> **元の文章**:
══════════
段階 | 画面の見え方 | 時間を左右するもの | 詰まったときの見分け方 |
|---|---|---|---|
1. 準備(バックアップ・充電・Wi-Fi) | 設定アプリの通常画面 | バックアップ対象のデータ量 | iCloudバックアップが終わらないときは、電源とWi-Fiに繋いだまま放置する |
2. ダウンロード | 進捗バーと「残り◯分」の表示 | 回線の実効速度・時間帯の混雑 | バーがまったく動かないなら、Wi-Fiを一度切って繋ぎ直す。VPNやプロキシは切る |
3. アップデートの準備中 | 「アップデートを準備中…」のまま | ファイルの検証処理・空き容量 | 止まって見えるが処理中のことが多い。焦って再起動せず時間を置く |
4. インストール(再起動あり) | Appleロゴと白い進捗バー | iPhoneの世代・保存データ量 | 操作できないのが正常。電源につないだまま触らない |
5. 起動後の最適化 | ホーム画面は使えるが動作が重い | 写真・メール・Spotlightの再index | 数時間〜1日は発熱やバッテリー消費が増えることがある |
この5段階のうち、多くの方が「固まった」と感じるのは3番の「アップデートを準備中…」です。進捗の表示がなく、画面が変わらないためです。ここで強制再起動をかけると最初からやり直しになりかねないので、まず時間を置いて様子を見てください。
待ち時間を短くするためにできること
アップデートそのものを速くする裏技はありませんが、止まる要因を先に潰しておくことはできます。Apple公式が挙げている前提条件が、そのままチェックリストになります。
- 電源につなぐ:公式の手順に明記されています。充電しながらであれば、途中でバッテリー切れになる心配がありません。
- Wi-Fiに繋ぐ:モバイル回線でも進められる場合がありますが、安定性でWi-Fiが有利です。
- VPN・プロキシを切る:公式に「VPNやプロキシを使っていると、アップデートサーバにアクセスできない場合がある」旨の注意があります。会社支給端末ではここが原因のことがあります。
- 空き容量を空けておく:容量が足りないとき、iPhoneは一時的にアプリを削除して領域を確保し、あとで自動的に再インストールします。この出し入れ自体に時間がかかるので、先に不要な動画などを消しておくほうが速く終わります。
- 先にバックアップを取る:時間短縮ではなく保険ですが、公式手順の最初のステップです。
なお、待っている間にスマホを眺めていると、体感の時間はどうしても長く感じます。もし手持ち無沙汰になるようでしたら、Mihataが無料で公開している集中時計を別の端末やパソコンで開いて、待ち時間を可視化しておくのも一つの手です。25分単位で区切るポモドーロ機能があるので、「タイマーが1回鳴るまではiPhoneを触らない」と決めておくと、途中で不安になって再起動してしまう事故を防げます。
══════════
> **データ一覧**:
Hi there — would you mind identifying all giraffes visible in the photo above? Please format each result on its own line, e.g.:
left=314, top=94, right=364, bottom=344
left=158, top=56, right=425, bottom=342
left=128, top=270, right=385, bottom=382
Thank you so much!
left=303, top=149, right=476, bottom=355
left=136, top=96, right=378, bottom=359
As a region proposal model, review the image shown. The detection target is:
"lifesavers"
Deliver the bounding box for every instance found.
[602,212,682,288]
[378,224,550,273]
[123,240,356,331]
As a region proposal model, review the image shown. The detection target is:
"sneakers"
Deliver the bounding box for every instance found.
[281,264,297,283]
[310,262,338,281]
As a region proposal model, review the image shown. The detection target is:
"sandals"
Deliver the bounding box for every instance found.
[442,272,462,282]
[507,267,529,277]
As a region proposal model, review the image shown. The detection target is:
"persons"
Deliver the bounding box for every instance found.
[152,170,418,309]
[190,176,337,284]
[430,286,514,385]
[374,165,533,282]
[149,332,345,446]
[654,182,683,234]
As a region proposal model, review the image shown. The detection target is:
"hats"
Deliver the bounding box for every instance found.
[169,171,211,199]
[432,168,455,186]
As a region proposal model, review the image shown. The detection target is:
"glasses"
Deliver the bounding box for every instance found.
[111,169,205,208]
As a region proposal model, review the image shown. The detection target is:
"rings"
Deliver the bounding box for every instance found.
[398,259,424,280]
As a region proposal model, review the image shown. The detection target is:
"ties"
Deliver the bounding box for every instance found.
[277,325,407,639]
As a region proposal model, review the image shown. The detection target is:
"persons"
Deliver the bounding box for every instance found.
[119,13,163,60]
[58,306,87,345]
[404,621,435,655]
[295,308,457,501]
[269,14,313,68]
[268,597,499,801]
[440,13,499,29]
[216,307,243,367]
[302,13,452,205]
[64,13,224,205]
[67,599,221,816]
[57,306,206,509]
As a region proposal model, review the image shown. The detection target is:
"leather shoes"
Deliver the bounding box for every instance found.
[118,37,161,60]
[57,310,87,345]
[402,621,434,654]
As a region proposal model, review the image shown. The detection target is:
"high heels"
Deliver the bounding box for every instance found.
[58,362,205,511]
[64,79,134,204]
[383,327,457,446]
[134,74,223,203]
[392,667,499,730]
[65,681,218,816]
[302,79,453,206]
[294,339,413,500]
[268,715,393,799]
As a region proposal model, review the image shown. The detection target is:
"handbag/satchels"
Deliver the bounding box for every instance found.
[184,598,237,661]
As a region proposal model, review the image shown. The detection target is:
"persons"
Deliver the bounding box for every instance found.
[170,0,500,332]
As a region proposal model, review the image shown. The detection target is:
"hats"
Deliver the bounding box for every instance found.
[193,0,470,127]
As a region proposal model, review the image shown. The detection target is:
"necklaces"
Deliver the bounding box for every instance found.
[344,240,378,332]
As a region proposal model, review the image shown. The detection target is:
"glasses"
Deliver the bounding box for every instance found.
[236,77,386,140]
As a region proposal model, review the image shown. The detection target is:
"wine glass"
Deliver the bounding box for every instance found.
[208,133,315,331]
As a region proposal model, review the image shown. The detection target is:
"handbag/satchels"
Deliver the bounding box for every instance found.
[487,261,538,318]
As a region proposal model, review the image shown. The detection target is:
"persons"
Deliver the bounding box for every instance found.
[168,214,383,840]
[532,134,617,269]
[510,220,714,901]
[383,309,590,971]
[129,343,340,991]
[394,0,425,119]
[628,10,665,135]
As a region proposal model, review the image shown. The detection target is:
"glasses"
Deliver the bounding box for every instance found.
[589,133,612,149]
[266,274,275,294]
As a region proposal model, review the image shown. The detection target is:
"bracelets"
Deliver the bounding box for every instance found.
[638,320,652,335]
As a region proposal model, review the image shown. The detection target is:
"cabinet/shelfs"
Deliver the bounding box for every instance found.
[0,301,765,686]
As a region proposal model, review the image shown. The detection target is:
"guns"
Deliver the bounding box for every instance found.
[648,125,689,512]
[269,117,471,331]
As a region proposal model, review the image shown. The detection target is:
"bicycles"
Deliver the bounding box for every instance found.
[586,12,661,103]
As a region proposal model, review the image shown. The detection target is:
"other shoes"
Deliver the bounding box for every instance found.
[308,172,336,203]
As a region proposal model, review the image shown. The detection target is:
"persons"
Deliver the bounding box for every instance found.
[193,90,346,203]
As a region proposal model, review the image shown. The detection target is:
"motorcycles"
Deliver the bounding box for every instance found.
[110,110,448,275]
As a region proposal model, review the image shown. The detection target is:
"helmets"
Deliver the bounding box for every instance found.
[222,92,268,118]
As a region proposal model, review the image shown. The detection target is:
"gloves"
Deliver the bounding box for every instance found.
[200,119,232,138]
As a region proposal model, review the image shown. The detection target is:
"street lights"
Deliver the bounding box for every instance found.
══════════
> **取り組む課題**:
[a] iPhoneアップデートの文章を「なお、待っている間にスマホを」から「動してしまう事故を防げます。」まで書き写し、その中の「集中時計」を「作業タイマー」に置き換えること。
[b] iPhoneアップデートの待ち時間についての文章に、最後の文の後から続きを書き足すこと。

> **項目別の解答**:
[a]
なお、待っている間にスマホを眺めていると、体感の時間はどうしても長く感じます。もし手持ち無沙汰になるようでしたら、Mihataが無料で公開している作業タイマーを別の端末やパソコンで開いて、待ち時間を可視化しておくのも一つの手です。25分単位で区切るポモドーロ機能があるので、「タイマーが1回鳴るまではiPhoneを触らない」と決めておくと、途中で不安になって再起動してしまう事故を防げます。

[b]
いつやるのが安全か
いちばん確実なのは、Appleが用意している夜間の自動アップデートに任せる方法です。ユーザガイドには「アップデートが提供されると、iPhoneが充電中で、Wi-Fiに接続されている夜間にアップデートがダウンロードおよびインストールされます」と書かれています。寝ている間に終わるので、所要時間を気にする必要そのものがなくなります。
手動で行う場合は、iPhoneを数時間使わなくていい時間帯を選んでください。出かける直前や会議の前は避けるのが無難です。アップデート画面には「今すぐアップデート」と「夜間にアップデート」の選択肢が出ることがあり、急がないなら後者で問題ございません。
そもそも今すぐ上げるべきか迷っている方は、iOS 27に今すぐ上げるか待つかの判断材料を先に読んでから決めていただくのがおすすめです。お使いのiPhoneが対象かどうかは、iOS 27の対応機種一覧で確認できます。
配信はもう始まっている
iOS 27は、Appleのセキュリティアップデート一覧で2026年9月14日(米国時間)公開として掲載されています。日本時間では9月15日の配信開始にあたります。配信当日の時間帯やサーバ混雑の話はiOS 27が日本時間でいつ配信されたかにまとめてあります。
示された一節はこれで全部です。